The debtor, Richard J. Getty, an attorney, filed a pro se petition for relief under chapter 11 of the Bankruptcy Code in this court on November 13, 1992.

A principal asset of the debtor was Regency Shopping Center, 1600-1675 Los Angeles Avenue, Simi Valley, California, valued by the debtor in the schedules to the petition at $2,700,000. The property was subject to a first mortgage in the approximate amount of $722,148.07 in favor of Golden State Life Insurance Company, a second mortgage in the approximate amount of $602,286.22 in favor of Imperial Creditcorp, and a third mortgage in the approximate amount of $56,603.00 in favor of John Safi. The property was also subject to a lien in the approximate amount of $20,000 for back taxes.

The chapter 11 filing was precipitated in part by the fact Imperial Creditcorp had commenced an action in the Superior Court of the State of California, Simi Valley Branch, to foreclose its second mortgage on the shopping center property.

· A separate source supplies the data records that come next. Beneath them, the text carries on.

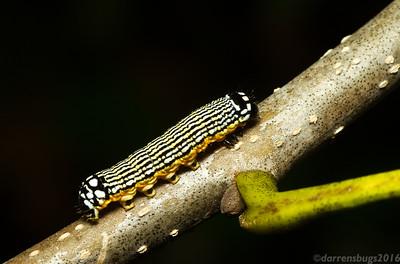 Owlet moth caterpillar (Noctuidae: Noctuinae: Phosphila sp.) from Monteverde, Costa Rica.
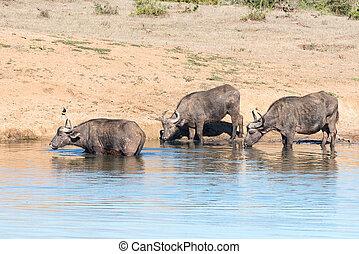 Trois, africaine, buffles, boire,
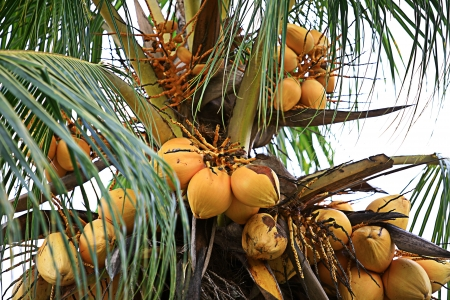 Upward view of green coconuts in palm tree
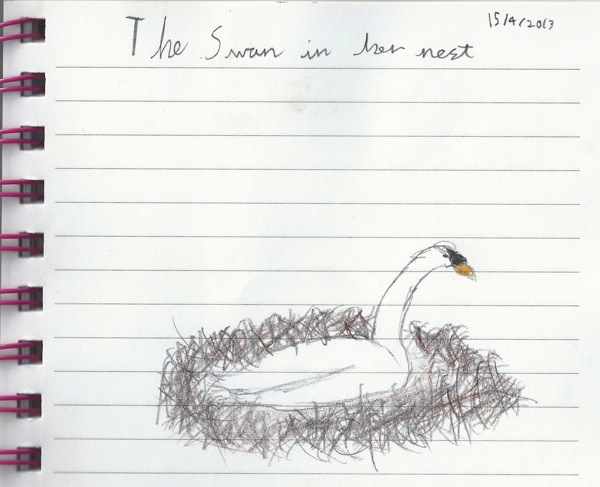 swan sketch - homeschool pond study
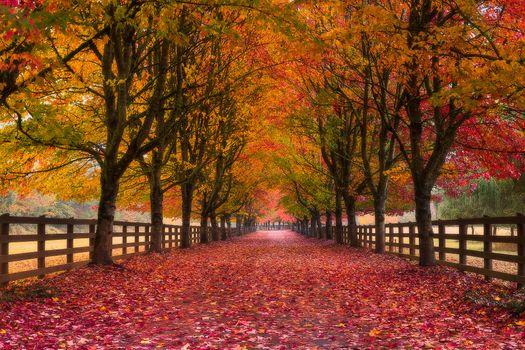 Бесплатные фото осень,дорога,деревья,листья,краски осени,золотая осень,природа,пейзаж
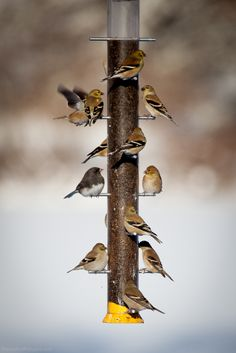 """""""I keep telling you, this isn't 'a few birds'!"""" --Alfred Hitchcock's """"The Birds."""" East Stroudsburg, PA (1/14/2014)"""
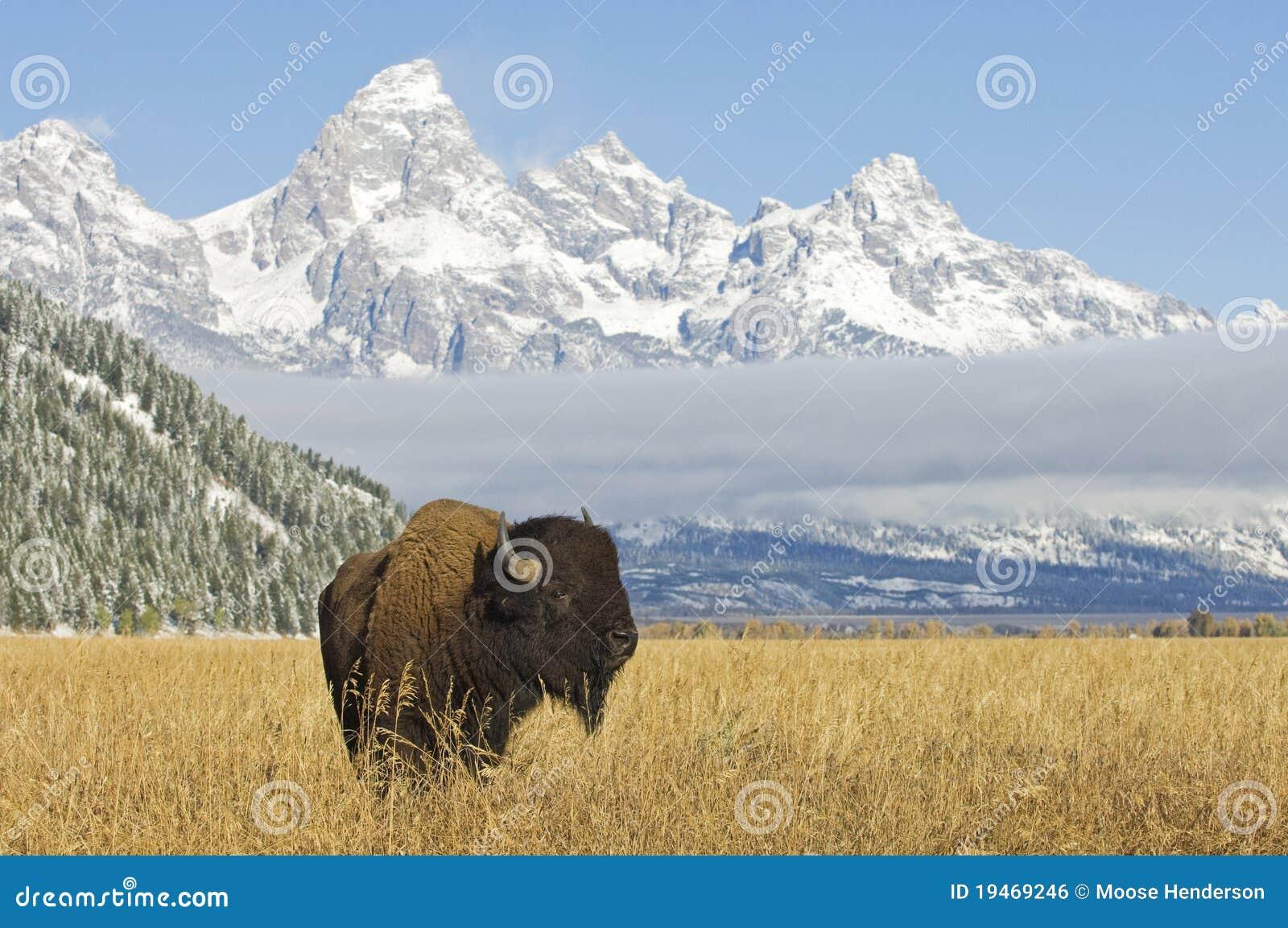 Bison bei großartigem Teton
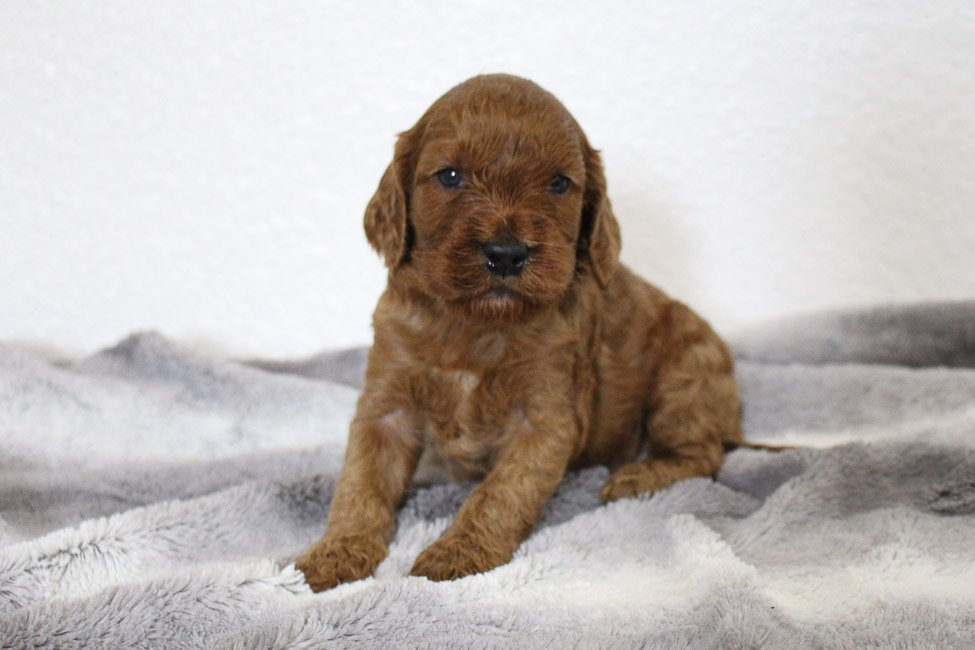 Mayzie - female Mini Goldendoodle puppy for sale in Spencerville, Indiana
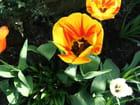 Tulipes - jean guerin-loury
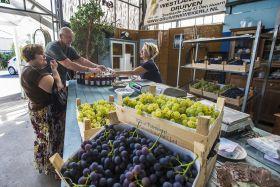 Verkoop van druiven gestart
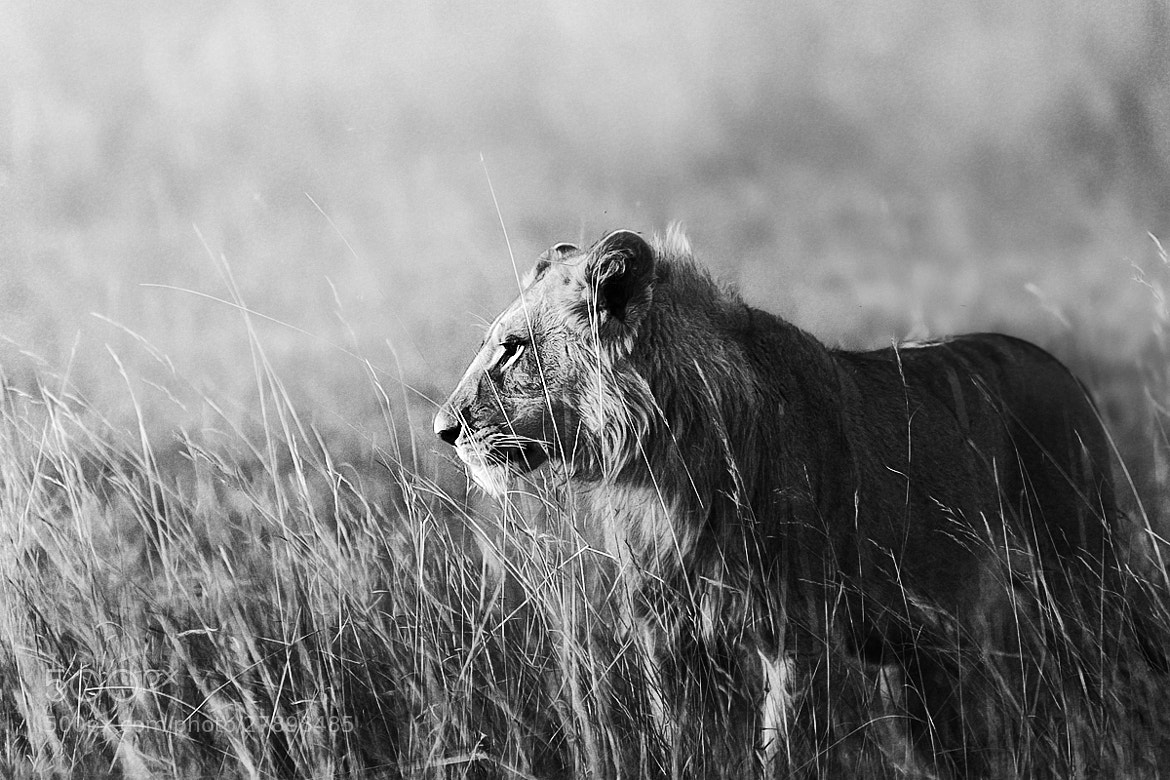 Photograph In the Bush by Sharon Smith on 500px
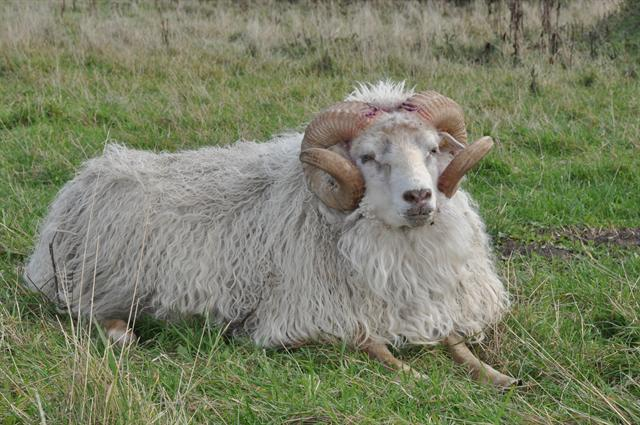 Ovis aries (Islandsk faar) photo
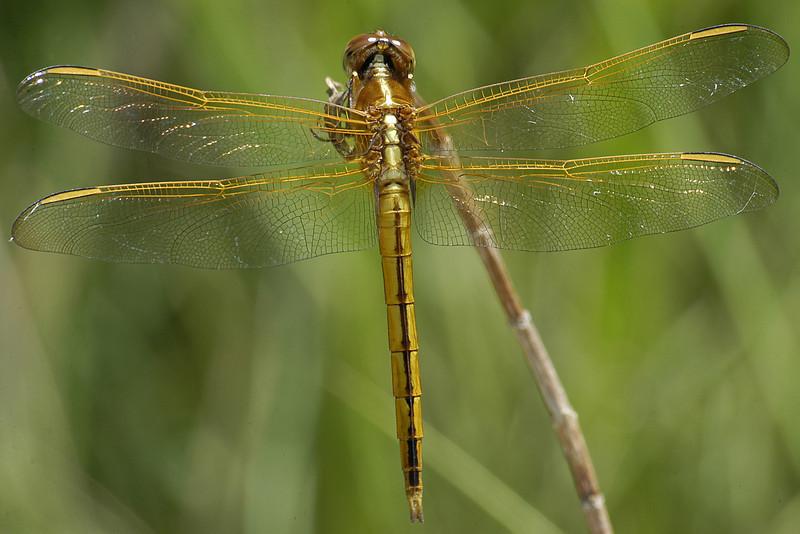 Libellula needhami (Needham's Skimmer), FL
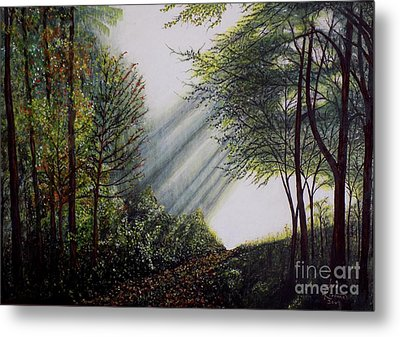 Forest Pathway Metal Print by Judy Kirouac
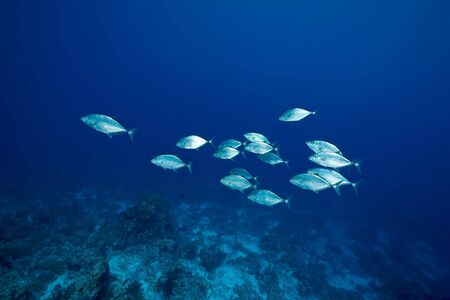 ocean, coral and trevally photo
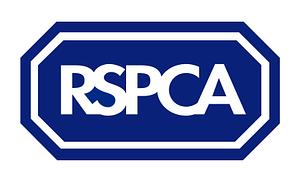 RSPCA Surveying Accrington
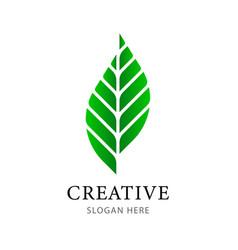 creative green leaf logo design template vector image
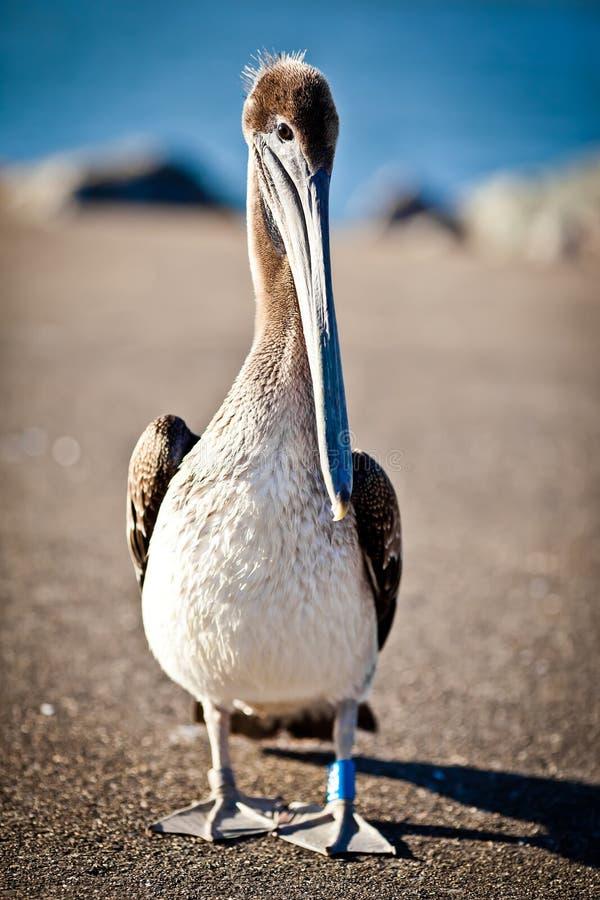 Free American Pelican Stock Images - 24019994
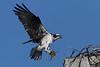 Osprey - More nesting material - 6/15/10 IMG_4207_dK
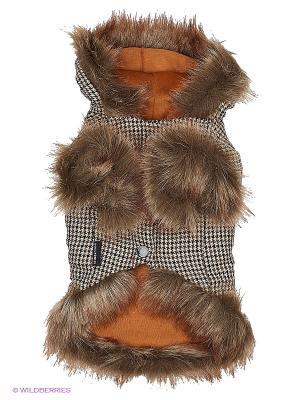 Куртка Doggy Dolly. Цвет: коричневый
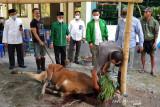 PPP NTB menyalurkan daging kurban untuk warga miskin terdampak PPKM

Shortly after the debtor filed for relief under chapter 11, Imperial Creditcorp moved for an order sequestering the rental income from the shopping center and prohibiting the debtor from using cash collateral. The motion was based on a deed of trust and an assignment of rents executed by the debtor to secure the second mortgage indebtedness to Citicorp.

Following a hearing held on January 7, 1993, the court on January 25, 1993 entered an order restricting the use of cash collateral and, at the request of Citicorp, appointing the George Elkins Company as property manager, to take possession of, receive the rents and profits, and to operate, lease, and manage the Regency Shopping Center. In effect George Elkins Company functioned as a special receiver of only the shopping center property and not as a receiver of the debtor’s property in general, located primarily in Kentucky.

The order of appointment authorized the George Elkins Company to employ counsel to prosecute actions to evict tenants or to collect rents and to otherwise assist the property manager with legal problems involved in managing the property.

On May 19, 1993 the George Elkins Company made application to employ Lewis, D’Amato, Brisbois & Bisgaard (the "Firm") as counsel, and on June 8, 1993 an order was entered approving the application.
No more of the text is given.